А на море уже кипела работа. От рыбаков и воронья было черным-черно, как после ледового побоища…

Афанасий и Володя, по-прежнему не говоря друг другу ни слова, обошли несколько рыбацких компаний, заглядывая в проруби и рюкзаки. Картина везде была одна и та же. Мелкую рыбу, плотвичку и красноперок, никто уже не брал, ее либо выбрасывали на лед, либо отгребали едва живую в прорубях подальше в сторону, ожидая, пока вынырнет рыба покрупнее. Ловили подсаками, сетями, которые забрасывали прямо под лед, кое-кто примерялся даже поставить в проруби вентеря, приспособить диковинную новую снасть, прозванную рыбаками «телевизором».

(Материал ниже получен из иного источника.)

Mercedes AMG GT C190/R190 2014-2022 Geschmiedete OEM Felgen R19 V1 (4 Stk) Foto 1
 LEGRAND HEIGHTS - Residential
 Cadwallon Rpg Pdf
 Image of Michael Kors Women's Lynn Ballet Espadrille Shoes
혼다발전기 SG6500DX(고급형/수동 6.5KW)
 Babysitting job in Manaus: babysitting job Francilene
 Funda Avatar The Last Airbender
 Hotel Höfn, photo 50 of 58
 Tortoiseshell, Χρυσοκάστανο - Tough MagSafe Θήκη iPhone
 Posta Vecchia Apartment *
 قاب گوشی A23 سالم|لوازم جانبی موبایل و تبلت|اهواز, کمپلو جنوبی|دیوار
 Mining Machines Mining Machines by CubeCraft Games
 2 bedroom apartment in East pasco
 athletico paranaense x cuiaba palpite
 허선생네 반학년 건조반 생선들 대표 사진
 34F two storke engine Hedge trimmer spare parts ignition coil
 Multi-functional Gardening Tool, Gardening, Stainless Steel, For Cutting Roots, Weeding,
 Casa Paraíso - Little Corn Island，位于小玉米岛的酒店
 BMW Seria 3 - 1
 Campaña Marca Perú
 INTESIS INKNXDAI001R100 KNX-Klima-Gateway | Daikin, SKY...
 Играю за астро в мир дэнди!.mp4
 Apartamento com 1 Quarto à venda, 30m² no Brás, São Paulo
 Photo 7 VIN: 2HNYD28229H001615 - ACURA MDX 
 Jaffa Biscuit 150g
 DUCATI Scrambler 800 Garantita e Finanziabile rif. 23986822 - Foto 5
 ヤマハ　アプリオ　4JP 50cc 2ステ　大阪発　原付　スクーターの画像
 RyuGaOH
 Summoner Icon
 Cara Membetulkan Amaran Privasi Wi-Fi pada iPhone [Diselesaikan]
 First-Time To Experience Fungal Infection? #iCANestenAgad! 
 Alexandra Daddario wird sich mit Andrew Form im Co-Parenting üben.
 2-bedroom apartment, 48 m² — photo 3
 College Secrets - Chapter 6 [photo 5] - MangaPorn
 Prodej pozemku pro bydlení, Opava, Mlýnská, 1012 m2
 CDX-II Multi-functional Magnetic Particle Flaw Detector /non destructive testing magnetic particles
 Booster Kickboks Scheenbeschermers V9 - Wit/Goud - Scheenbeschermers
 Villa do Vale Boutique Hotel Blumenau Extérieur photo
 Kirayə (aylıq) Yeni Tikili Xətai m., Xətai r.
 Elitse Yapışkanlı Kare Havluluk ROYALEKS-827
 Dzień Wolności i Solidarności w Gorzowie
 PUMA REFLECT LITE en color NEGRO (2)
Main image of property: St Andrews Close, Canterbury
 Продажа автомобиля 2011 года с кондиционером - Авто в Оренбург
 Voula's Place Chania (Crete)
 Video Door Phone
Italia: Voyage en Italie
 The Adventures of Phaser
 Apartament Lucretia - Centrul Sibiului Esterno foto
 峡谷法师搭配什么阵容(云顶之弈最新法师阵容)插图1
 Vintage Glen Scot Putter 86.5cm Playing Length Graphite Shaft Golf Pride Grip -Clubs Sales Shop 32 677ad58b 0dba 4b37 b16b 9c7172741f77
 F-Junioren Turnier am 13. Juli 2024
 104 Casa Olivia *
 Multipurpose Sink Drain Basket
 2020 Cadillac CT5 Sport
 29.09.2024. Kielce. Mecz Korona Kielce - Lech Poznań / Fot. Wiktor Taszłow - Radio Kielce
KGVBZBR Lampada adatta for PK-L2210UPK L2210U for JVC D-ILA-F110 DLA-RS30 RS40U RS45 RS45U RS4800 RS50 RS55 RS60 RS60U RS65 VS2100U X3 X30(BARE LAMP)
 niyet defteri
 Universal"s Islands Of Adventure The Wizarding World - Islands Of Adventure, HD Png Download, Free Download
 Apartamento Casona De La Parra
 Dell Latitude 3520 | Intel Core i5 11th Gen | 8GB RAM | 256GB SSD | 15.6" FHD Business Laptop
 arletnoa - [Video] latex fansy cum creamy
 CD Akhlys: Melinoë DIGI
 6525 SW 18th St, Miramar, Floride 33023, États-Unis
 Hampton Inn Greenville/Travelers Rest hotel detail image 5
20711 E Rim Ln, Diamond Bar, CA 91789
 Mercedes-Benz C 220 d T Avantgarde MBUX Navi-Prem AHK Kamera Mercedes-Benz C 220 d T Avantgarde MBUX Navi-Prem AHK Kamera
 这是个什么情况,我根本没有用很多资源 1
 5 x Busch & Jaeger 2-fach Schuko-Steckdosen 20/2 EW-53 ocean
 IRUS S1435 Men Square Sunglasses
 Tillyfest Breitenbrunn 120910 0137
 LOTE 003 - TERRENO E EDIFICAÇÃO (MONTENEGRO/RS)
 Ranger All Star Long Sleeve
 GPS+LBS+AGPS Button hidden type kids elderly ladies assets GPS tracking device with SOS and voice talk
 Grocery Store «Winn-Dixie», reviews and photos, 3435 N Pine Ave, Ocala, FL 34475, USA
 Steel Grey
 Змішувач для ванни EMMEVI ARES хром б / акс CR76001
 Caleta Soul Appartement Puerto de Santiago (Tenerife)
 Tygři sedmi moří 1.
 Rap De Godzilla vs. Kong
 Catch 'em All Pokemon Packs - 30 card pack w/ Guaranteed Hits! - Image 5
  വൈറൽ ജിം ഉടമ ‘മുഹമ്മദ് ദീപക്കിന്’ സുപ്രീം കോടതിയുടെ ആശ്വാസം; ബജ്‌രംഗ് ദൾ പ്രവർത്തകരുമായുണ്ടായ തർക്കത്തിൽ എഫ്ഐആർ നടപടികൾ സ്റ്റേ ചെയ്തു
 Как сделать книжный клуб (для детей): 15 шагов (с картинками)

Но больше всех удивил Афанасия и Володю юркий, суетливый мужичишка, заехавший на лед подводою. Пока его старый, запряженный в сани-розвальни мерин жевал сено, мужичишка перебегал от проруби к проруби и ловко орудовал остями. Выбирал он рыбу только самую крупную и увесистую. Точным, хорошо заученным ударом мужичишка бил ее в загривок, мгновение держал в воде, а потом на радость толпившимся рядом ребятишкам победно выбрасывал к саням. Убитой, окровавленной рыбы там лежало, наверное, уже пуда три, но мужичишка никак не мог угомониться, все ширял и ширял остями в прорубь.

Афанасий не выдержал, подошел к нему поближе и спросил:

— И что ты будешь с ней делать?

— Как что?! — хохотнул мужичишка, опираясь, словно Нептун, на ости. — Солить! Вон, вишь, бочонок на санях стоит?

Афанасий еще раз взглянул на подводу и только теперь заметил прикрытый сеном бочонок. Вернее, даже не бочонок, а самую настоящую пятнадцативедерную бочку, кованную новенькими железными обручами. Ничего не скажешь, мужичишка, судя по всему, был человеком расчетливым, запасливым, коль сразу смекнул обзавестись под дармовую добычу такой бочкой. Хотя, конечно, не рыбак он, не охотник. Настоящие рыбаки на заморенных сазанов и лещей не позарятся. Им подавай рыбу живую, хитрую, чтоб поохотиться за ней всласть, померзнуть на холодном ветру, помокнуть под дождем.

— До следующего замора хватит? — опять не выдержал, поддел мужичишку Афанасий.

— Хватит! — залился тот веселым смешком. — Еще и останется!

Афанасий хотел еще что-либо сказать мужичишке, но тот, подхватив сети, метнулся к проруби, где вынырнула полуживая килограммов на пять щука.

— Пошли, — позвал Афанасий за собой Володю, хотя сам толком не знал, куда и зачем нужно идти на этом запруженном народом, пропахшем рыбой и гнилью море…

Но Володя с места не сдвинулся. Он вдруг снял рукавицы, бросил их на лед и попросил Афанасия:

— Дай пешню!

— Зачем? — удивился тот.

— Дай, тебе говорят!

Ничего не понимая, Афанасий передал Володе пешню и стал ожидать, что будет дальше.

Володя отошел чуть в сторону, отгреб сапогом попавшую под ноги красноперку… и вдруг с такой силой всадил пешню в лед, что дубовый, недавно только вставленный Афанасием черенок прогнулся и опасно затрещал возле самого основания.